→ WHAT IS EXPECTED
Please reproduce all of the material below word for word, leaving the pictures out of your answer.

(Extracted data entries)
::::

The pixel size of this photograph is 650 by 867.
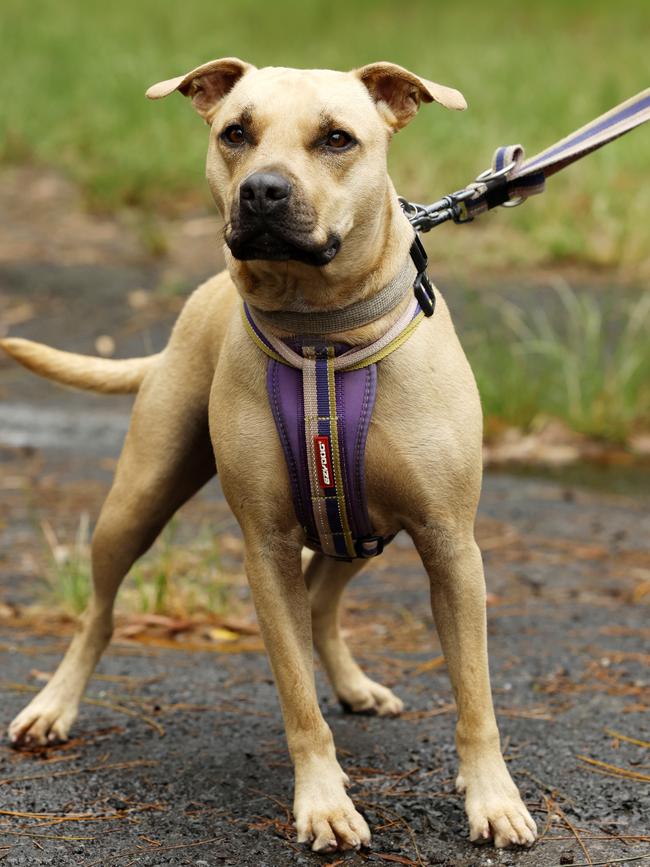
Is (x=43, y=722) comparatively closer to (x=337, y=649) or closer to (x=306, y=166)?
(x=337, y=649)

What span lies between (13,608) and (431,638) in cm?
179

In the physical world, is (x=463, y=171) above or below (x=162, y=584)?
above

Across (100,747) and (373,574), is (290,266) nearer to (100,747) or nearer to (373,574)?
(100,747)

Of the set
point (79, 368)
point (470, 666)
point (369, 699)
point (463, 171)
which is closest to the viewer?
point (470, 666)

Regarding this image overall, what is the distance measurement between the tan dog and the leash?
1.39ft

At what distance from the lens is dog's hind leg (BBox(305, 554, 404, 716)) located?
4.09m

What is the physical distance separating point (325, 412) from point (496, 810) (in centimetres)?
111

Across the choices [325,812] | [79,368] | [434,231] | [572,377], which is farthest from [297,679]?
[434,231]

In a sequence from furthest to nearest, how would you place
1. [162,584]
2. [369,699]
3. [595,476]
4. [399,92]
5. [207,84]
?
[595,476] < [162,584] < [369,699] < [207,84] < [399,92]

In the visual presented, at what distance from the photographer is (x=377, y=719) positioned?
410cm

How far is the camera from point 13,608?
523 cm

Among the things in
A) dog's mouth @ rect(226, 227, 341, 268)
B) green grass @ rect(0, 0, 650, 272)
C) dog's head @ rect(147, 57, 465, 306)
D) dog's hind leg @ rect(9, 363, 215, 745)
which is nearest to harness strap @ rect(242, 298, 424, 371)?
dog's head @ rect(147, 57, 465, 306)

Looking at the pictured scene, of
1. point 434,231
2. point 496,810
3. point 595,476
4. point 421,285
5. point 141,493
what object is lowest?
point 595,476

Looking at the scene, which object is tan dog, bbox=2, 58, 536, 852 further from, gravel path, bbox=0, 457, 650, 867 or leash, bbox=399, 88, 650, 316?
leash, bbox=399, 88, 650, 316
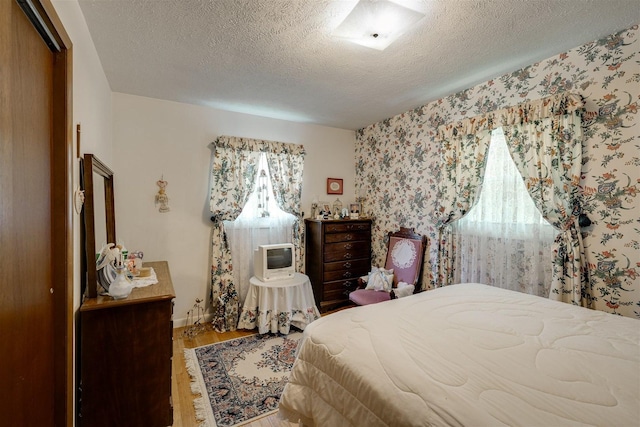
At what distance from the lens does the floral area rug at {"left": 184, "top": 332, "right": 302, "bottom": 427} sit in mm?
1873

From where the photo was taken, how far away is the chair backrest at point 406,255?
307 cm

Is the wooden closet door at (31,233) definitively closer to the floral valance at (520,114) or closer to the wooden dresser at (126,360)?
the wooden dresser at (126,360)

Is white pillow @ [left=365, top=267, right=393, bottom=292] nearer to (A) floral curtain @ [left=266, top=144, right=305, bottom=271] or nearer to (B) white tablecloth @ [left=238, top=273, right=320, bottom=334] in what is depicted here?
(B) white tablecloth @ [left=238, top=273, right=320, bottom=334]

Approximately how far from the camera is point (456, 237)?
2807 millimetres

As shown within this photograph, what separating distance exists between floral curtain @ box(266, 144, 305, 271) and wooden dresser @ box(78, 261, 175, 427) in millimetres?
2056

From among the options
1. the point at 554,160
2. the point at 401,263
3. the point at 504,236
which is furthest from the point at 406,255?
the point at 554,160

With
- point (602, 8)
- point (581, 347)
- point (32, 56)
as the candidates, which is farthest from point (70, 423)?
point (602, 8)

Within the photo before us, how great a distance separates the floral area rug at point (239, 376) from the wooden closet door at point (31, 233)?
933mm

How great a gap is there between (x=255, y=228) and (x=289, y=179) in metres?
0.77

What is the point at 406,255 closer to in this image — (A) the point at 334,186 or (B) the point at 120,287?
(A) the point at 334,186

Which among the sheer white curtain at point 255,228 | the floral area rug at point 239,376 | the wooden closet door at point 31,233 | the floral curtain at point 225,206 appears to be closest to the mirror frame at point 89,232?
the wooden closet door at point 31,233

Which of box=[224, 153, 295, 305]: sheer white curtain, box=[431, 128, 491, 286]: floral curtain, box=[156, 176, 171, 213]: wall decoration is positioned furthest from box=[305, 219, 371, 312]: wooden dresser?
box=[156, 176, 171, 213]: wall decoration

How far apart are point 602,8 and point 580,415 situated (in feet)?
7.01

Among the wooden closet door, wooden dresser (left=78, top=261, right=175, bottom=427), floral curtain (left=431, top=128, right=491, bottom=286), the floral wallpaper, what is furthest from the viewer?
floral curtain (left=431, top=128, right=491, bottom=286)
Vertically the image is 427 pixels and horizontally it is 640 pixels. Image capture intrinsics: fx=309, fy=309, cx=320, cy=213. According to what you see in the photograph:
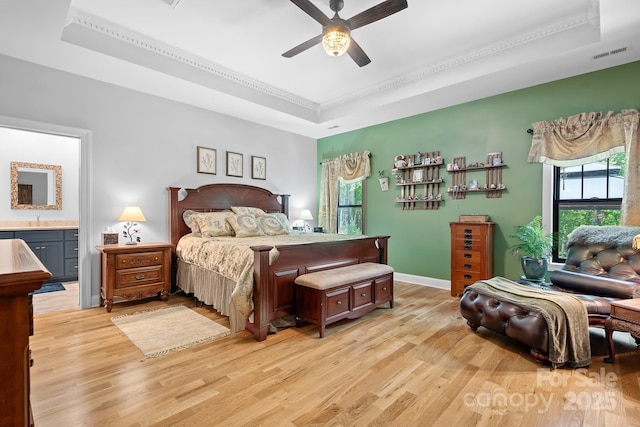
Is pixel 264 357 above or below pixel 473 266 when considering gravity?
below

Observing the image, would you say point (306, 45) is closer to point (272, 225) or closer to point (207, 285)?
point (272, 225)

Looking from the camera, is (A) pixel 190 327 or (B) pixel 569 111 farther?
(B) pixel 569 111

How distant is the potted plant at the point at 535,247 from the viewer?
355 cm

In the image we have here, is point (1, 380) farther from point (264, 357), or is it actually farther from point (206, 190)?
point (206, 190)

::::

→ THE ANSWER
The pixel size of this photograph is 650 by 867.
Is (x=43, y=722) comparatively closer to (x=337, y=649) or closer to (x=306, y=166)?
(x=337, y=649)

What span lies between (13,608) and (431,638) in cm?
179

In the physical world, is (x=463, y=171) above or below (x=162, y=584)?
above

Across (100,747) and (373,574), is (290,266) nearer to (100,747) or nearer to (373,574)?
(100,747)

Of the set
point (79, 368)
point (470, 666)
point (369, 699)
point (463, 171)
which is closest to the viewer?
point (470, 666)

Regarding this image overall, what is the distance measurement between the tan dog and the leash?
1.39ft

At what distance from the lens is dog's hind leg (BBox(305, 554, 404, 716)) located?
4.09m

What is the physical distance separating point (325, 412) from point (496, 810) (in centimetres)?
111

Across the choices [325,812] | [79,368] | [434,231] | [572,377], which is farthest from [297,679]?
[434,231]

In a sequence from furthest to nearest, how would you place
1. [162,584]
2. [369,699]
3. [595,476]
4. [399,92]
5. [207,84]
?
[595,476] < [162,584] < [369,699] < [207,84] < [399,92]

In the visual presented, at what distance from the photographer is (x=377, y=719) positioned?
410cm

How far is the camera from point 13,608?
523 cm

Among the things in
A) dog's mouth @ rect(226, 227, 341, 268)
B) green grass @ rect(0, 0, 650, 272)
C) dog's head @ rect(147, 57, 465, 306)
D) dog's hind leg @ rect(9, 363, 215, 745)
which is nearest to harness strap @ rect(242, 298, 424, 371)?
dog's head @ rect(147, 57, 465, 306)

Looking at the pictured scene, of
1. point 434,231
2. point 496,810
3. point 595,476
4. point 421,285
5. point 141,493
what object is lowest?
point 595,476

Looking at the scene, which object is tan dog, bbox=2, 58, 536, 852 further from, gravel path, bbox=0, 457, 650, 867 or leash, bbox=399, 88, 650, 316?
leash, bbox=399, 88, 650, 316
At what distance from the lens does the floral area rug at {"left": 184, "top": 332, "right": 302, "bottom": 427} sit in mm?
1873

From where the photo was taken, how far away is the chair backrest at point 406,255?
307 cm

Is the wooden closet door at (31,233) definitively closer to the floral valance at (520,114) or closer to the wooden dresser at (126,360)?
the wooden dresser at (126,360)

Is white pillow @ [left=365, top=267, right=393, bottom=292] nearer to (A) floral curtain @ [left=266, top=144, right=305, bottom=271] or nearer to (B) white tablecloth @ [left=238, top=273, right=320, bottom=334] in what is depicted here?
(B) white tablecloth @ [left=238, top=273, right=320, bottom=334]

Approximately how far from the camera is point (456, 237)?
2807 millimetres

As shown within this photograph, what separating distance exists between floral curtain @ box(266, 144, 305, 271) and wooden dresser @ box(78, 261, 175, 427) in millimetres?
2056

From among the options
1. the point at 554,160
2. the point at 401,263
3. the point at 504,236
which is furthest from the point at 406,255?
the point at 554,160

With
- point (602, 8)
- point (581, 347)
- point (32, 56)
as the candidates, which is farthest from point (70, 423)?
point (602, 8)

Within the photo before us, how great a distance separates the floral area rug at point (239, 376) from the wooden closet door at point (31, 233)?
933mm

How great a gap is there between (x=255, y=228) and (x=289, y=179) in metres?
0.77

What is the point at 406,255 closer to in this image — (A) the point at 334,186 or (B) the point at 120,287?
(A) the point at 334,186

Which among the sheer white curtain at point 255,228 | the floral area rug at point 239,376 | the wooden closet door at point 31,233 | the floral curtain at point 225,206 appears to be closest to the mirror frame at point 89,232?
the wooden closet door at point 31,233

Which of box=[224, 153, 295, 305]: sheer white curtain, box=[431, 128, 491, 286]: floral curtain, box=[156, 176, 171, 213]: wall decoration is positioned furthest from box=[305, 219, 371, 312]: wooden dresser?
box=[156, 176, 171, 213]: wall decoration

How far apart are point 602,8 and point 580,415 situated (in feet)?
7.01

Among the wooden closet door, wooden dresser (left=78, top=261, right=175, bottom=427), floral curtain (left=431, top=128, right=491, bottom=286), the floral wallpaper, what is furthest from the viewer?
floral curtain (left=431, top=128, right=491, bottom=286)
Vertically the image is 427 pixels and horizontally it is 640 pixels. Image capture intrinsics: fx=309, fy=309, cx=320, cy=213. According to what you see in the photograph:
Is pixel 264 357 above or below pixel 473 266 when considering gravity?
below

Observing the image, would you say point (306, 45) is closer to point (272, 225) or closer to point (207, 285)?
point (272, 225)

Looking from the camera, is (A) pixel 190 327 or (B) pixel 569 111 farther?
(B) pixel 569 111

How distant is the potted plant at the point at 535,247 from the viewer?
355 cm

In the image we have here, is point (1, 380) farther from point (264, 357), or is it actually farther from point (206, 190)?
point (206, 190)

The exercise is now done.